Copy out the items word for word, beginning with the line containing "How far from [296,288] is [350,29] located?" and continuing through the last line of the items.

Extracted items
/---
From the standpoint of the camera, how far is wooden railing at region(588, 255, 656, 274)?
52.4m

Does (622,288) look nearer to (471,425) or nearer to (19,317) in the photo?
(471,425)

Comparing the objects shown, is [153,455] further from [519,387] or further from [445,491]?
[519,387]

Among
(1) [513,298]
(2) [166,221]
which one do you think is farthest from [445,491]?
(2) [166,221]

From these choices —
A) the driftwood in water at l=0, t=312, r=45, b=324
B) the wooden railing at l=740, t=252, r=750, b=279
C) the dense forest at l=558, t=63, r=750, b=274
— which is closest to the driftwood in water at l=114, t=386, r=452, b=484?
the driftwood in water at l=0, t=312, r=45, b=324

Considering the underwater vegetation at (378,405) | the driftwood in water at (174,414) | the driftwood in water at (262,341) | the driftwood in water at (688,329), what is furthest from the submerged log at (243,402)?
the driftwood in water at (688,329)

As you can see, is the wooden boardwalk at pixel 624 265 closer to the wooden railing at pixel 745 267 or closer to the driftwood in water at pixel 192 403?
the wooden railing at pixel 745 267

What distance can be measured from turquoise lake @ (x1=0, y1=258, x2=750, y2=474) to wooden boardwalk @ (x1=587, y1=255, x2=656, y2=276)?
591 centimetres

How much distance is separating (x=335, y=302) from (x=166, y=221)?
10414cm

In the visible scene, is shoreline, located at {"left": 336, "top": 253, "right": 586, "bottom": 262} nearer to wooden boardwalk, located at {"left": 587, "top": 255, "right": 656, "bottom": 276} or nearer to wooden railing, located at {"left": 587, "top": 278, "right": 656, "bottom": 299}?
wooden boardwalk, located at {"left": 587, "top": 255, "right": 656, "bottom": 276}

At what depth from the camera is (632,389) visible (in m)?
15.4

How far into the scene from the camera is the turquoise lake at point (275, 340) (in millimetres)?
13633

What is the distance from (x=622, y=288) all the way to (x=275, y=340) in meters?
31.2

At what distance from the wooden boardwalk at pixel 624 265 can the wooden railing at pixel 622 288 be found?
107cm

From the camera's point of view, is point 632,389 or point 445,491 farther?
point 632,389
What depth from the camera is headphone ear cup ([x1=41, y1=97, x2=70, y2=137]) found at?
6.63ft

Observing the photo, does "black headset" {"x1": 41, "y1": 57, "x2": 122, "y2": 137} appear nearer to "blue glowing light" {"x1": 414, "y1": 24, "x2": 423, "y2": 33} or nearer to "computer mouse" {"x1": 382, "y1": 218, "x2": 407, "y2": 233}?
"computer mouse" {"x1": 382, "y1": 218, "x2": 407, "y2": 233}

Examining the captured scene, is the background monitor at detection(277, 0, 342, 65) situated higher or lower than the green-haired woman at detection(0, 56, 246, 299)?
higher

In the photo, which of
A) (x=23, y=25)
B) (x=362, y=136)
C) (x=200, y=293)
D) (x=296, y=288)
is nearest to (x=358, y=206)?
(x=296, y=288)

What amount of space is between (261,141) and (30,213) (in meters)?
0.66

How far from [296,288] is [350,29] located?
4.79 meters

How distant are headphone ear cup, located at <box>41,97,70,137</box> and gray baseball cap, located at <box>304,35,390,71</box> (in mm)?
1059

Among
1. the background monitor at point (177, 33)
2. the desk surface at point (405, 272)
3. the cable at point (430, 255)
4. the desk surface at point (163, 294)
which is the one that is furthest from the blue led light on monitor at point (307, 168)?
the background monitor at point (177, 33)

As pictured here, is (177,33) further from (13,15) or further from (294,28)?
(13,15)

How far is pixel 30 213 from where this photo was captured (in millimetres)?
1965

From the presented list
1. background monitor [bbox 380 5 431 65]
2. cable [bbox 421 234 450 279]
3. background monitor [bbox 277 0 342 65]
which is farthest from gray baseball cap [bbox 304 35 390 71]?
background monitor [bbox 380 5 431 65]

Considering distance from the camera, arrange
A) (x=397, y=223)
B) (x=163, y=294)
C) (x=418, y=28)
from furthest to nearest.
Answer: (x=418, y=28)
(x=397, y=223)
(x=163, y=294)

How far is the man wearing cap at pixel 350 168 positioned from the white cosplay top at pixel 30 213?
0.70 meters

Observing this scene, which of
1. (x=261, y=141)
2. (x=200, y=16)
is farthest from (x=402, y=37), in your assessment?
\---
→ Solution for this problem:
How far from [296,288] is [350,29] located?
4.79 meters

How distant are headphone ear cup, located at <box>41,97,70,137</box> and gray baseball cap, located at <box>304,35,390,71</box> (in mm)?
1059

Among
1. the background monitor at point (177, 33)
2. the desk surface at point (405, 272)
3. the cable at point (430, 255)
4. the desk surface at point (163, 294)
which is the one that is furthest from the blue led light on monitor at point (307, 168)?
the background monitor at point (177, 33)

As pictured here, is (177,33) further from (13,15) or further from (294,28)?
(13,15)

How far is pixel 30 213 from where this photo was captured (in millimetres)?
1965

From the presented list
1. background monitor [bbox 380 5 431 65]
2. cable [bbox 421 234 450 279]
3. background monitor [bbox 277 0 342 65]
which is farthest from gray baseball cap [bbox 304 35 390 71]?
background monitor [bbox 380 5 431 65]

Considering distance from the camera, arrange
A) (x=397, y=223)
B) (x=163, y=294)
C) (x=418, y=28)
from furthest to nearest.
Answer: (x=418, y=28)
(x=397, y=223)
(x=163, y=294)

How far is the man wearing cap at pixel 350 168 positioned from the white cosplay top at pixel 30 213?
0.70 meters

Observing this scene, which of
1. (x=261, y=141)
2. (x=200, y=16)
is farthest from (x=402, y=37), in your assessment?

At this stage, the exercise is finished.